6 Responses to “Use WordPress optional excerpt or Custom Field for post thumbnail Icons”

  1. Joni Solis Says:

    I am a visual person I need to see this in action. Where is a live example? Are the images on this page http://www.castelar.net/portfolio what you are talking about?

  2. Jazz Up Your Site: 28 Ways To Use WordPress Custom Fields « The Beaver Pond Says:

    […] a custom field to publish an icon to visually differentiate posts with special content, such as for podcasts. (In fact, you could use […]

  3. Rodolfo Says:

    Thank you so much.

  4. aparent Says:

    I found this very helpful in creating post icons. Thanks!

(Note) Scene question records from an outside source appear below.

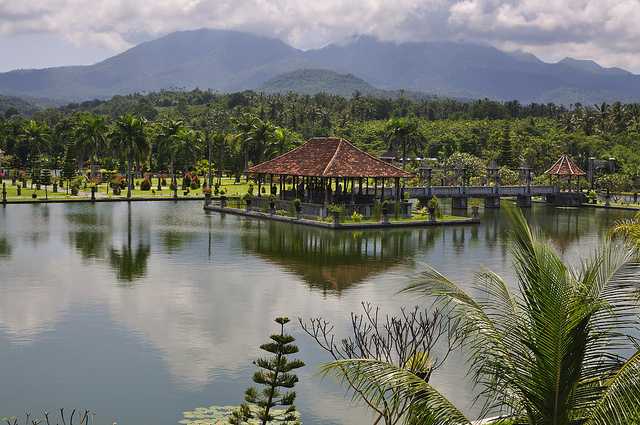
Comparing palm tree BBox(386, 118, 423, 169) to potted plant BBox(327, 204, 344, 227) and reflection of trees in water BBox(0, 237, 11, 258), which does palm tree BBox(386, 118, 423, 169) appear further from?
reflection of trees in water BBox(0, 237, 11, 258)

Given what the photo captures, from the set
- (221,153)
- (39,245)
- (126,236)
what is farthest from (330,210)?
(221,153)

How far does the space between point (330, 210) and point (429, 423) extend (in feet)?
130

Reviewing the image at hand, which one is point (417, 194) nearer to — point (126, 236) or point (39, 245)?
point (126, 236)

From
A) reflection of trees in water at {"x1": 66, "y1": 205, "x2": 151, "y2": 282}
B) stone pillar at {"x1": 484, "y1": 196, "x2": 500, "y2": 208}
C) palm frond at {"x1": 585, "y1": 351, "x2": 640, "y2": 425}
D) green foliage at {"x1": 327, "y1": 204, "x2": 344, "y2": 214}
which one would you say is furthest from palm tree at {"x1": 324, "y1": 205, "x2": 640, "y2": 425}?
stone pillar at {"x1": 484, "y1": 196, "x2": 500, "y2": 208}

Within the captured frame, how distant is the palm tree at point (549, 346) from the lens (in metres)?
8.62

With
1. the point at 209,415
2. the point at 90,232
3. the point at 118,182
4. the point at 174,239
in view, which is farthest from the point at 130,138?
the point at 209,415

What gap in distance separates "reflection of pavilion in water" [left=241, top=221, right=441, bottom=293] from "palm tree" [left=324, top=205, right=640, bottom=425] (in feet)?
60.5

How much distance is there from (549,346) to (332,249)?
1167 inches

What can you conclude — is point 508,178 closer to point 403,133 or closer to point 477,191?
point 403,133

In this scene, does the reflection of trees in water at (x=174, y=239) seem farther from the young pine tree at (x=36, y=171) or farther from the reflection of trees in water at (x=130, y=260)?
the young pine tree at (x=36, y=171)

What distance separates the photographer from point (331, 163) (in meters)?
51.6

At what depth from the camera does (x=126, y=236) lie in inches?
1638

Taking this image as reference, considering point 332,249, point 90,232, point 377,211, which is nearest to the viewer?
point 332,249

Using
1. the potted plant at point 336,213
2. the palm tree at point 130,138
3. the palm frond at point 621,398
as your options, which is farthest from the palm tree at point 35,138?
the palm frond at point 621,398
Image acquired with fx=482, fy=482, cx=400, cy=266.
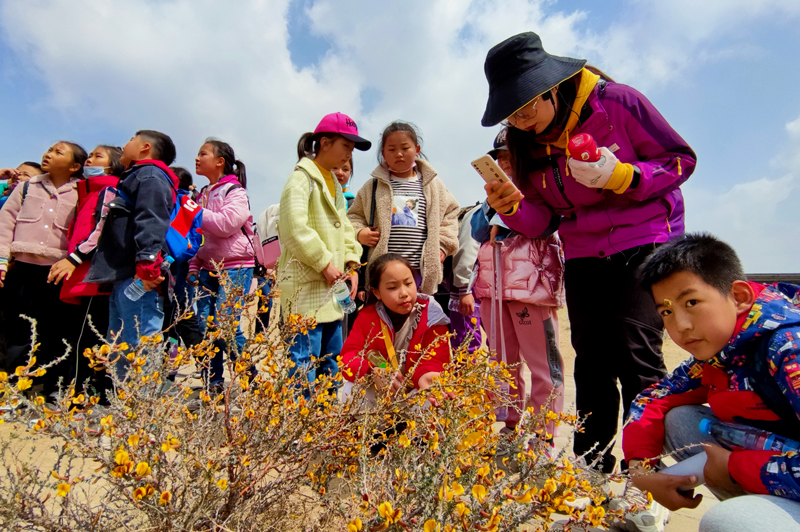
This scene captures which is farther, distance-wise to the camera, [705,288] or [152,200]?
[152,200]

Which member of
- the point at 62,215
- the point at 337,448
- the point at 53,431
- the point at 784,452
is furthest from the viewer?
the point at 62,215

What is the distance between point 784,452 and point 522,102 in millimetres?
1417

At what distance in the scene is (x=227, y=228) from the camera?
373cm

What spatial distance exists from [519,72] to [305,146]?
1.72 m

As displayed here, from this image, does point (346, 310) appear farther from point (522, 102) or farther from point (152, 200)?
point (522, 102)

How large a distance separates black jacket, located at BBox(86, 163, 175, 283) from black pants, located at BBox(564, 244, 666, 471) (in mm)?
2339

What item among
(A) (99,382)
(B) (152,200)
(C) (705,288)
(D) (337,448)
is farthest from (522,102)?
(A) (99,382)

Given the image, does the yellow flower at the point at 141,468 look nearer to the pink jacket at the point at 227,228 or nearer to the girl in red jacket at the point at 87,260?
the girl in red jacket at the point at 87,260

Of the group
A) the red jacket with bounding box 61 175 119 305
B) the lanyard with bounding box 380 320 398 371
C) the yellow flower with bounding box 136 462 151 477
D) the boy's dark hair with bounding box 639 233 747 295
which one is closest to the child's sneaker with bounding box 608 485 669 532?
the boy's dark hair with bounding box 639 233 747 295

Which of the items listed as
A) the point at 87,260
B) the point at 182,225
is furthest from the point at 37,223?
the point at 182,225

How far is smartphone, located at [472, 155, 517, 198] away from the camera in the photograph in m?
2.14

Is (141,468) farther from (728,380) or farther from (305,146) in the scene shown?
(305,146)

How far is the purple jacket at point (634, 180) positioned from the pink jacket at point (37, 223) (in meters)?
3.62

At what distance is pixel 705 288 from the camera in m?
1.46
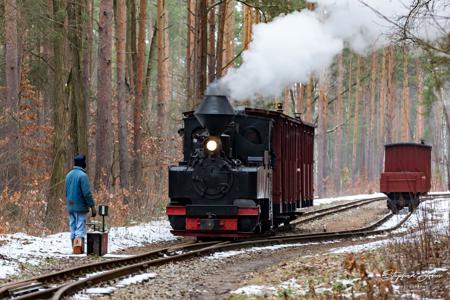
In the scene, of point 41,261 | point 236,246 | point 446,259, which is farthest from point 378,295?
point 236,246

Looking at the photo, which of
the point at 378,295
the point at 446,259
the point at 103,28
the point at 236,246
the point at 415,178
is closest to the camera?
the point at 378,295

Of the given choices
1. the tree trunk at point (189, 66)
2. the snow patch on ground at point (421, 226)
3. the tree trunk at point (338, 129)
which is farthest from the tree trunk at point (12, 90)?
the tree trunk at point (338, 129)

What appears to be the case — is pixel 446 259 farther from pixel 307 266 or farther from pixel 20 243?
pixel 20 243

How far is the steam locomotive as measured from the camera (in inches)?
663

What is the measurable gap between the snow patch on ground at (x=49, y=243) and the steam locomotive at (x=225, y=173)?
1056mm

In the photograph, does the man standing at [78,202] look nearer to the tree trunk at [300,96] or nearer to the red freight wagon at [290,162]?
the red freight wagon at [290,162]

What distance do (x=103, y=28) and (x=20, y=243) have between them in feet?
31.1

    We have two major sources for posts so I created two of these keys that our non-techy editors could select from. We didn’t want editors to have to input/know/mess with the URL for the images so I hard-coded those into the PHP. However, the value field still insists on having something entered, even if we are ignoring it. Any way of turning this off?

  5. Jazz Up Your Site: 28 Ways To Use WordPress Custom Fields : Performancing Says:

    […] a custom field to publish an icon to visually differentiate posts with special content, such as for podcasts. (In fact, you could use […]

  6. LuroDeelose Says:

    Sorry for being off topic – what WP theme do you use? It’s looking great!